> **GIVEN EXERCISE 1**
Answer these questions from the text on the mode and testimony of the work:
(a) Which chapter and part is given as an example that decisively proves what the fathers considered the polity to be?
(b) What kind of language has the author aimed to use?
(c) Whose views are left out where they were expressed as officials?

> **TEXT**

THE MODE AND TESTIMONY OF THE WORK.

Before concluding, it may be well to say that, wishing for criticism and correction of error, the author makes no apology for the manner of performing his task; but takes occasion to say, that, desiring everybody to read and believe, he has aimed to use simple, direct, and untechnical language, intelligible to all classes, and to pile up evidences on every contention of the book, so as to make doubt impossible. Chapter VII. of Part I., for example, decisively proves what all the fathers considered, and the people intended, our polity to be. And for such proofs, the statements of the deputies who devised, and the people who ordained it, are used, rather than the dicta of the administering agents, who became interested alike in its success and in their own further emoluments, and who began those assumptions of ungranted powers, which have since well-nigh proved fatal.

And upon this matter, it is well further to state, that as the great inquiry is one of fact, much care is taken to select the best testimony. After the federal system went into effect, party spirit, the desire of office, and the possession and use of public power and money (so perverting to the judgment and lowering to the morals), made the administrators of the government tend to become unfit for witnesses; and it is deemed unjust to themselves, as well as to the cause of institutional liberty, to use their statements. Indeed, if tested by interest, courts would reject them. Therefore the views of Hamilton, of Madison, and even of the great and good Washington, are not used, where they expressed them as officials, interested in the successful working of the great experiment.

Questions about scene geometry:
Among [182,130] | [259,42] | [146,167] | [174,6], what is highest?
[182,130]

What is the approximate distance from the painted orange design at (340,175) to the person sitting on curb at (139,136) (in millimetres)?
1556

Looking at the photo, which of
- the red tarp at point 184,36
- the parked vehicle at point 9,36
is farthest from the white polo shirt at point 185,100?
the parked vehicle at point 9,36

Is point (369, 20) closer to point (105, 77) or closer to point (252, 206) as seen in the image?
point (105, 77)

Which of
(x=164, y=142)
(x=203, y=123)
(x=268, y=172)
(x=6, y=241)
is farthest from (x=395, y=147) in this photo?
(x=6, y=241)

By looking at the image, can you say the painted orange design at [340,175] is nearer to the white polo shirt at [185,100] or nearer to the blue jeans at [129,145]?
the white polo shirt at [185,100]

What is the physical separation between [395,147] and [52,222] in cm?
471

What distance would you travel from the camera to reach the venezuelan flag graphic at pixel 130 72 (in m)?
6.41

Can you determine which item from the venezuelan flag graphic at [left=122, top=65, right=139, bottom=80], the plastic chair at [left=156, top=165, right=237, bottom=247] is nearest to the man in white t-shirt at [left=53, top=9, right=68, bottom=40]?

> **GIVEN EXERCISE 2**
Filter the rows above and keep only the lines containing the string "image". Case counts.

> **EXERCISE ANSWER 1**
(a) Chapter VII. of Part I.
(b) Simple, direct, and untechnical language, intelligible to all classes.
(c) The views of Hamilton, of Madison, and of Washington.

> **EXERCISE ANSWER 2**
Is point (369, 20) closer to point (105, 77) or closer to point (252, 206) as seen in the image?
By looking at the image, can you say the painted orange design at [340,175] is nearer to the white polo shirt at [185,100] or nearer to the blue jeans at [129,145]?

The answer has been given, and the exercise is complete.